La folle histoire du pape Alexandre VI, le pape adepte des orgies

De tous ceux qui ont eu l’opportunité de siéger en tant que pape au cours de l’histoire de l’humanité, celui qui est considéré par les historiens comme étant  le plus corrompu n’est autre que le Pape Alexandre VI. Celui-ci est considéré comme ayant trempé dans des histoires de corruption, de népotisme, mais surtout de scandales sexuels.

Le pape Alexandre VI est né sous le nom de Rodrigo Borgia dans la ville de Xàtiva en Espagne, en 1431. La famille dans laquelle Rodrigo Borgia est née était à l’époque une des plus célèbres et des plus riches du pays. Leur pouvoir s’est surtout développé en Espagne et à travers l’Italie durant la Renaissance, et cela était principalement dû au fait que plusieurs membres de la famille ont réussi à se hisser à de hautes positions au sein de la société et de l’Eglise. La famille Borgia était d’ailleurs devenue des plus puissantes lorsque l’oncle de Rodrigo, Alfonso de Borgia, est devenu pape en 1455 sous le nom de Pape Callixte III.

Crédits Pixabay

D’après ce que disent les livres d’histoire, Rodrigo Borgia a utilisé l’influence de sa famille ainsi que de nombreux actes de corruption pour devenir le Pape Alexandre VI. Quand il était au pouvoir, l’histoire raconte également que ses actions étaient loin de refléter l’image prônée par l’Eglise. Toutefois, certains historiens pensent qu’il n’était peut-être pas aussi mauvais qu’on le pense, mais agissait par rapport au contexte de l’époque.

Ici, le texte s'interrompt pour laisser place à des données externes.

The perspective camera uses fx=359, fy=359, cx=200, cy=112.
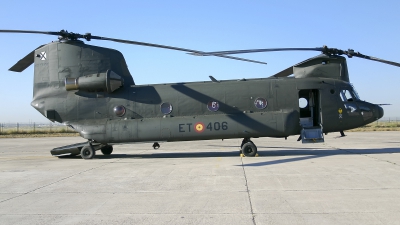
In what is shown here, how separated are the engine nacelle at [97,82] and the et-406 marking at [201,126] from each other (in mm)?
3278

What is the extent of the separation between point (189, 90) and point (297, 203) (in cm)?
918

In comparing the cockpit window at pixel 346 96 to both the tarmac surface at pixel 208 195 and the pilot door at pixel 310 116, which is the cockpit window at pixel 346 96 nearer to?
the pilot door at pixel 310 116

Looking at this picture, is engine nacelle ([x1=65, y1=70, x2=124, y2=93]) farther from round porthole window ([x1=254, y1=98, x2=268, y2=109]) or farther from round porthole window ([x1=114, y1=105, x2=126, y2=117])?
round porthole window ([x1=254, y1=98, x2=268, y2=109])

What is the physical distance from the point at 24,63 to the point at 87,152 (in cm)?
506

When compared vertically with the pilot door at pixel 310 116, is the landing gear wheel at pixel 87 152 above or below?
below

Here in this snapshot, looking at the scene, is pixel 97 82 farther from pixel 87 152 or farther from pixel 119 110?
pixel 87 152

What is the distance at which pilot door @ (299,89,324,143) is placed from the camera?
1423 centimetres

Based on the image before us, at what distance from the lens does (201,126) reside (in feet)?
47.5

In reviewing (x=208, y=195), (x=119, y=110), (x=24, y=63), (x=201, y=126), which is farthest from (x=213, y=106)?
(x=24, y=63)

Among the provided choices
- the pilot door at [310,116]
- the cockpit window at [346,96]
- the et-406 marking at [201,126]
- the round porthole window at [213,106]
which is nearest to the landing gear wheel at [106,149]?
the et-406 marking at [201,126]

Le chemin qu’il a suivi avant de devenir pape

La route de Rodrigo Borgia pour devenir pape a commencé sous le règne de son oncle le Pape Callixte III. En effet, ce dernier n’hésitait pas à placer des membres de sa famille à de hautes positions au sein de l’Eglise. C’est ainsi que Rodrigo est devenu cardinal à l’âge de 25 ans. L’année suivante, il a été nommé vice-chancelier du Saint-Siège.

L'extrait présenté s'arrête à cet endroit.